[Data pulled from a collection]
_ _ _ _ _ _ _
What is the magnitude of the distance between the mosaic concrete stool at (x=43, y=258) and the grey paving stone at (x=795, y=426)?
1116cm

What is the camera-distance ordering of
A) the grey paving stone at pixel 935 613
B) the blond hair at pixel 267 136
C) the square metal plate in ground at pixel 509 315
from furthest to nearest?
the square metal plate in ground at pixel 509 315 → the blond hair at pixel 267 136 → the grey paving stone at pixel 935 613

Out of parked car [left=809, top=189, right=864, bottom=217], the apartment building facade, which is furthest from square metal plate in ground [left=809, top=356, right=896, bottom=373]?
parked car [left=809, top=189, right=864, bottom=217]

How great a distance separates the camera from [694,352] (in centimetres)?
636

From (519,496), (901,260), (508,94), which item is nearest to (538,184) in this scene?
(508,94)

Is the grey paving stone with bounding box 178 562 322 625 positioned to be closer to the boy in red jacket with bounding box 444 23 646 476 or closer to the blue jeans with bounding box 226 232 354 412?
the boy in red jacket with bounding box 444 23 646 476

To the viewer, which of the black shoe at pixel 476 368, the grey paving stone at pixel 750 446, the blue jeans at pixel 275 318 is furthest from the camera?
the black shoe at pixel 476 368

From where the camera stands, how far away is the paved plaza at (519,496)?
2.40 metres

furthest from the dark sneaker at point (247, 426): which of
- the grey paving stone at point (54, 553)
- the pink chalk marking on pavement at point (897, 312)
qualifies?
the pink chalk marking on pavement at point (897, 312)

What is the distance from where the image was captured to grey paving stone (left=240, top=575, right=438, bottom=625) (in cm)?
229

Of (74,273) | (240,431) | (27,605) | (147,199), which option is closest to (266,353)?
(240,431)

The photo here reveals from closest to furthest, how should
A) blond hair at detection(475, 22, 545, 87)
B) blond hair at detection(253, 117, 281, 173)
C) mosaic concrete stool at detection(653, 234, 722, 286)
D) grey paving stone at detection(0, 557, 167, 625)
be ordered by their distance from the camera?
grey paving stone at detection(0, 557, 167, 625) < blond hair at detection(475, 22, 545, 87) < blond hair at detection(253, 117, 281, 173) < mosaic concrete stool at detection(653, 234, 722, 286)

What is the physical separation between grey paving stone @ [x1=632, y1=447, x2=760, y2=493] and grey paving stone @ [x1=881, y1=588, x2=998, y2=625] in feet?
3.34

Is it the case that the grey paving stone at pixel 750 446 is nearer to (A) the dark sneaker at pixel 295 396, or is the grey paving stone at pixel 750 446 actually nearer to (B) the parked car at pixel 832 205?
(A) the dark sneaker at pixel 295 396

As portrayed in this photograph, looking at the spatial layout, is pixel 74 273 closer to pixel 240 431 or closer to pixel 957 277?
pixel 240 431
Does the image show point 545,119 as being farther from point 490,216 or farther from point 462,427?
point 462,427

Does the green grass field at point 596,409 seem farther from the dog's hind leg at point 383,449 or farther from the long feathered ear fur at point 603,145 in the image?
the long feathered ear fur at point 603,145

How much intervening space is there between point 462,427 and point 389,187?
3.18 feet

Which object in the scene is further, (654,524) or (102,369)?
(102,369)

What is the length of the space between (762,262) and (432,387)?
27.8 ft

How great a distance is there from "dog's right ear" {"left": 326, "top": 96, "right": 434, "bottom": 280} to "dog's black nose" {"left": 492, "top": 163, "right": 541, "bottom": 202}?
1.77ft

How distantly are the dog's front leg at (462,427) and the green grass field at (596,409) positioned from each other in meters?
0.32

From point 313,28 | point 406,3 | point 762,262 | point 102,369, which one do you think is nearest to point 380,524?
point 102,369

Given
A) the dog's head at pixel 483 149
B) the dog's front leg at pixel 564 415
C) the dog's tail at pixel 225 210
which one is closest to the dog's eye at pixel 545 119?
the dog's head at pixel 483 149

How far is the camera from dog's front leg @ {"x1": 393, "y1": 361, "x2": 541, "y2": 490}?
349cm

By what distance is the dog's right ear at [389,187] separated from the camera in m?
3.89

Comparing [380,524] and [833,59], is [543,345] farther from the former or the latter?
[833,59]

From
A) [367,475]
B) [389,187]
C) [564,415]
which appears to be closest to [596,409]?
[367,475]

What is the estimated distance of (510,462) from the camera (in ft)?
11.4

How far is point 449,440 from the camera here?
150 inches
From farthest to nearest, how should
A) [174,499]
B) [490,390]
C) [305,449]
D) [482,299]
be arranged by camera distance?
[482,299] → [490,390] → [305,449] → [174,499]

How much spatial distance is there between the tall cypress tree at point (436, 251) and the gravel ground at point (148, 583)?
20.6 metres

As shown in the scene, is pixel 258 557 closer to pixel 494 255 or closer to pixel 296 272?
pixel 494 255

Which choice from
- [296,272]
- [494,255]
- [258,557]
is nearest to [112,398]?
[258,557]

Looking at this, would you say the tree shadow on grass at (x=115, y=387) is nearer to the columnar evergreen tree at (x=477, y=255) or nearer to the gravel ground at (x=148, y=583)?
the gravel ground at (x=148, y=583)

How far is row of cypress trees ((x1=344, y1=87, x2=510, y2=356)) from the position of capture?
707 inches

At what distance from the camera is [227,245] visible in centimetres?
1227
_ _ _ _ _ _ _
__Aim of the exercise__: Can you reproduce, word for word, the rows from the line containing "How much spatial" through the last line of the rows, with both ends included?

__Result of the exercise__:
How much spatial distance is there between the tall cypress tree at point (436, 251) and the gravel ground at point (148, 583)?
20.6 metres

As shown in the scene, is pixel 258 557 closer to pixel 494 255 or closer to pixel 296 272?
pixel 494 255

Which choice from
- [296,272]
- [494,255]
- [258,557]
is nearest to [112,398]?
[258,557]

Looking at this, would you say the tree shadow on grass at (x=115, y=387) is nearer to the columnar evergreen tree at (x=477, y=255) or nearer to the gravel ground at (x=148, y=583)?
the gravel ground at (x=148, y=583)

How far is row of cypress trees ((x1=344, y1=87, x2=510, y2=356)) from the position of capture?
707 inches

At what distance from the camera is [227,245] visible in centimetres?
1227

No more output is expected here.